Work item A
List the names of the counters described in the AI Center Overview text below.
Work item B
Please carry the AI Center Overview text below forward with a passage that picks up right after its final sentence.

Segment Start: Provided text

AI Center Overview
The AI Center Overview dashboard provides a centralized, data-driven observability hub for all your AI applications. Through the Overview dashboard, you will gain a holistic view of AI app health, performance, cost, quality issues, and security stance. This enhances decision-making and accelerates issue resolution, leading to improved performance and greater reliability across your entire AI library.
Accessing the Overview dashboard
- In the Coralogix UI, navigate to AI Center > Overview.
- Use the time picker to select the desired time interval for metrics collection.
- Continue your journey by scrolling to the relevant Overview section.
Summary
The Summary section aggregates key information about the performance of all your AI apps, displaying crucial counters that collect data from the spans. Additionally, the bar chart offers daily insights into your prompt and response data at a glance.
Counters
The counters offer a comprehensive snapshot of key performance, usage, and cost metrics:
- Models Used – A list of models used in the applications.
- Error Rate – Percentage of traces with errors across all applications.
- Time to Response – The time taken by the LLM to respond to the user. You can filter the metrics by average, P90, P95 or P99 percentiles.
- Estimated Cost – Cost calculation based on token usage and model costs.
- Token Usage – The total token usage across all applications.
- Issue Rate – The percentage of prompts and responses with issues out of the total.
LLM calls
Analyze patterns and trends in LLM call (prompt and response) issues to identify recurring challenges and potential areas for improvement over time. You can hover over the graph to view the data distribution for that specific time point.
- Total LLM Calls – The total LLM call (prompts and responses) across all applications.
- Prompt Issues – The total number of prompts that contain issues. For example, if a single prompt contains three different issues, it should still be counted as one issued prompt.
- Response Issues – The total number of responses that contain issues.
Issues
Detect and mitigate potential risks by investigating overall message security and quality. An issue refers to a prompt/response pair where the evaluation score surpasses the pre-defined threshold, indicating a problem. Issues with low scores are excluded.
- Issue Rate – The percentage of prompts and responses with issues compared to the total number of user and app messages.
- Issue Distribution – The percentage for Security issues (reported by all evaluations in the Security category) and Quality issues (reported by all evaluations (hallucination, toxicity, compliance, etc.), excluding those in the Security category), calculated based on the total issue rate.

Segment End: Provided text
Segment Start: Available data

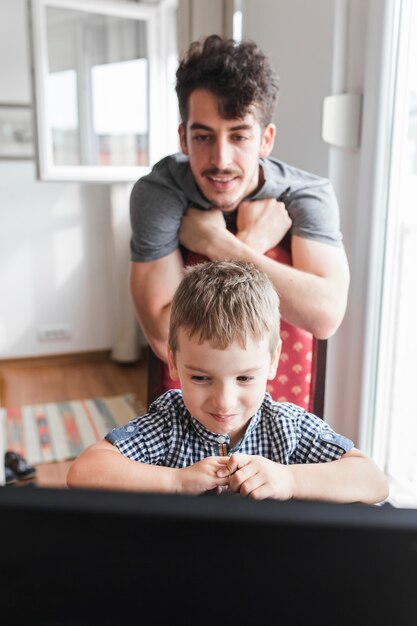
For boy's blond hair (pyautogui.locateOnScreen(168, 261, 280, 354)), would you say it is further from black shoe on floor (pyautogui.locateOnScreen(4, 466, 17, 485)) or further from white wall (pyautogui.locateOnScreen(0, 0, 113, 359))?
white wall (pyautogui.locateOnScreen(0, 0, 113, 359))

Segment End: Available data

Answer A
- Models Used
- Error Rate
- Time to Response
- Estimated Cost
- Token Usage
- Issue Rate

Answer B
- Top 3 Applications with Issues – The 3 applications with the highest issue-to-total message ratio, along with the distribution of clean messages versus issues.
Cost
Gain a clear overview of token usage and associated costs. It helps you compare app expenses, identifies high-cost apps, and highlights users with significant spending, allowing for optimization or further investigation:
- Total Cost – The overall expenditure, accompanied by a graph illustrating cost trends over time.
- Total Tokens – The cumulative token usage, with a corresponding graph tracking token consumption over time.
- Top 3 Most Expensive Applications – The 3 apps with the highest costs, ranked primarily by cost and secondarily by token usage.
- Top 3 High-Spending Users – The top 3 users based on spending, ranked by cost first, followed by token usage.
Errors
Monitor error traces across all your apps, highlighting error counts and trends over time.
The Errors section uses counters and time series graphs to organize AI app errors.
- Error Rate – The percentage of errored traces to the total number of traces.
- Errored Traces – The total number of traces with errors.
- Total Traces – The total number of traces.
- Errors Over Time – The error trend over time.
- Top 3 Errored Spans – The 3 spans that have the highest number of errors.
Latency
Investigate latency data to assess the delays between a user's request initiation and the LLM's output.
- Time to Response – The average time taken by the LLM to respond to the user. Select average, P75, P90, P95 or P99 percentile.
- Time to Response Trends – The pattern in the amount of time it takes for the LLM to respond to a request over a specific period. The trend is segmented by average, P75, P95, and P99 percentiles.
- Top 3 Slowest Applications – The 3 applications with the highest time to response value, ranked by average, P75, P95, and P99.